Her enthusiasm for what she gleaned at the University of Minnesota remained throughout the years entirely unalloyed. She loved the campus, she told us, so close to downtown Minneapolis with its glamorous department stores like Young Quinlan where her mother used to treat her and her older sisters to party dresses and lunch in the sky-high restaurant. Though she was sick the first quarter, intensely shy and suffering from stomach trouble, she gradually adjusted. She thrilled to history courses taught by Guy Stanton Ford. Attended concerts at Northrup Auditorium where she heard Rachmaninoff perform. Rachmaninoff, my mother? Was he still alive in the late 1920s and would he have visited the Upper Midwest?

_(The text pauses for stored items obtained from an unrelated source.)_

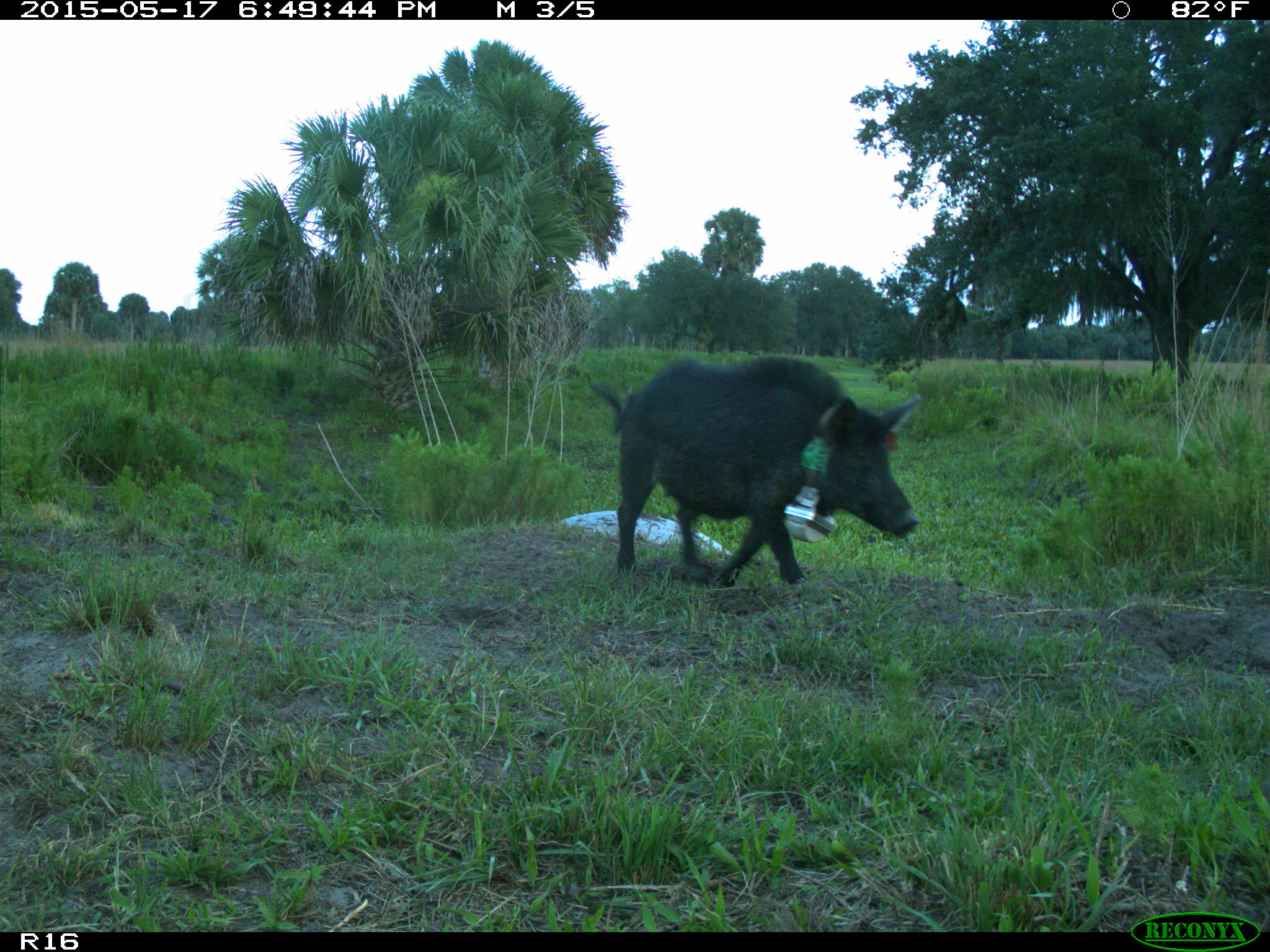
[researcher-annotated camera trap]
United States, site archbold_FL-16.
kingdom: Animalia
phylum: Chordata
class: Mammalia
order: Artiodactyla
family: Suidae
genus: Sus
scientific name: Sus scrofa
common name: wild boar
Sus scrofa (wild boar).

Why Mousy decided to become a librarian, she never explained, though her love of books shone through my childhood as she read to us every evening: The “Little House” books, poems and stories from the twelve volumes of The Book House; the orange-bound biographies for youngsters of such luminaries as Mozart, my favorite, or Madame Curie. Every week we took a bus from The Old Citadel to the Charleston Library, then housed in a four-story mansion shaded by towering magnolias. Truly a “book house,” this library with its intricate curving staircase, its Palladian windows, and the sense that human eyes had awakened under its ceilings garlanded with rosettes and nymphs captured real life within its pages. If I lost myself there, I would wake up in charmed splendor, listening to my mother telling a story of going home to Hankinson for Christmas. “We were stranded just beyond Glenwood,” she related. “Huge drifts of snow blew across the tracks. But we college students didn’t care: we stoked the pot-bellied stove with torn-up wooden seats; broke out tins of sardines and crackers, and danced to a fiddle up and down the aisles.” I capture her there, sashaying across a line of little windows, her cheeks flushed, a smile on her lips.